═════ Provided material
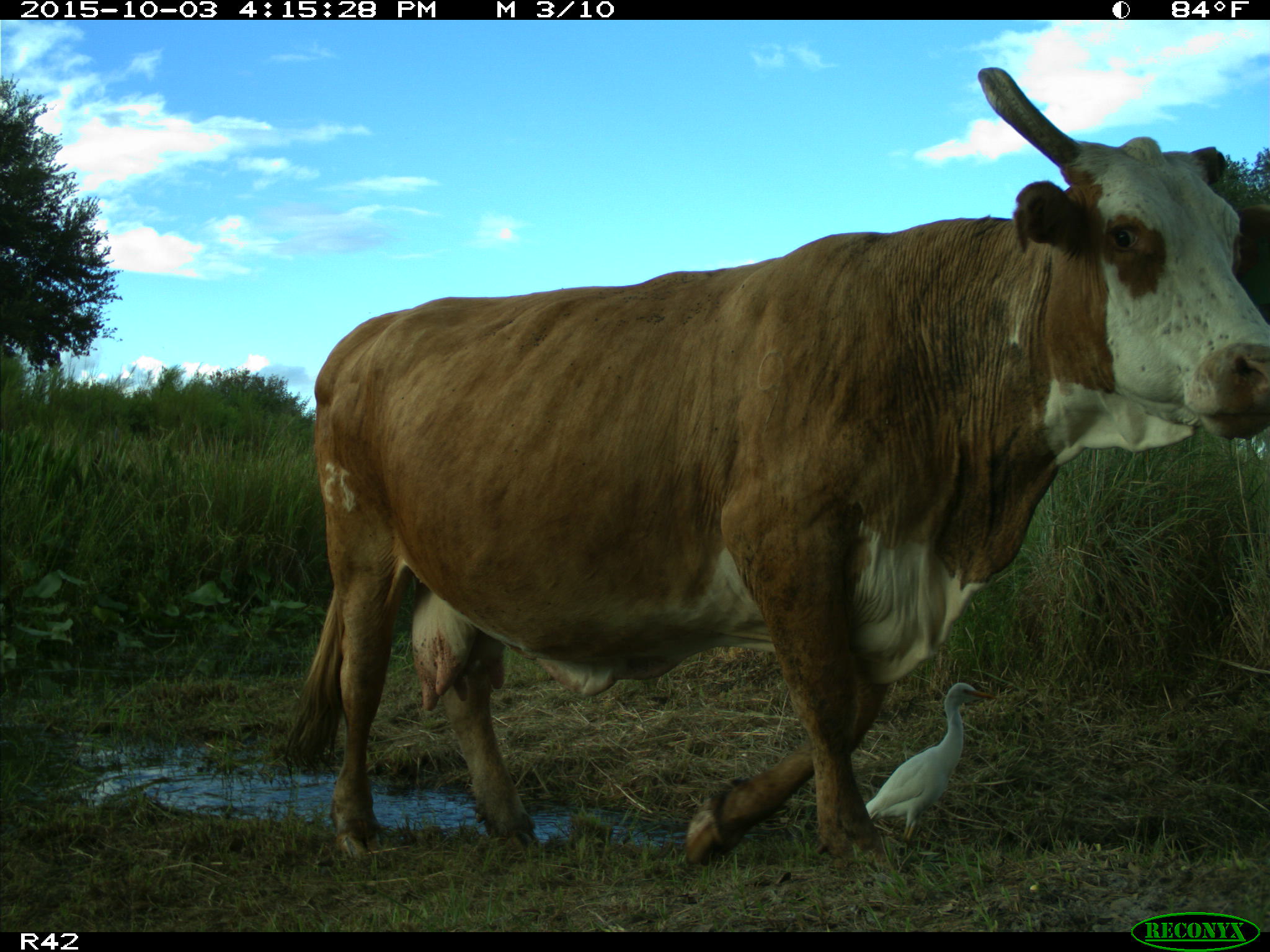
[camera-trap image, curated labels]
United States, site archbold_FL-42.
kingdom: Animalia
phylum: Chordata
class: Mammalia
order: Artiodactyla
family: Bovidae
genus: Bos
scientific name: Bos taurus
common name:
══════════
Assigned task :: Print the entries above exactly, leaving pictures out.

Exercise response ::
[camera-trap image, curated labels]
United States, site archbold_FL-42.
kingdom: Animalia
phylum: Chordata
class: Mammalia
order: Artiodactyla
family: Bovidae
genus: Bos
scientific name: Bos taurus
common name:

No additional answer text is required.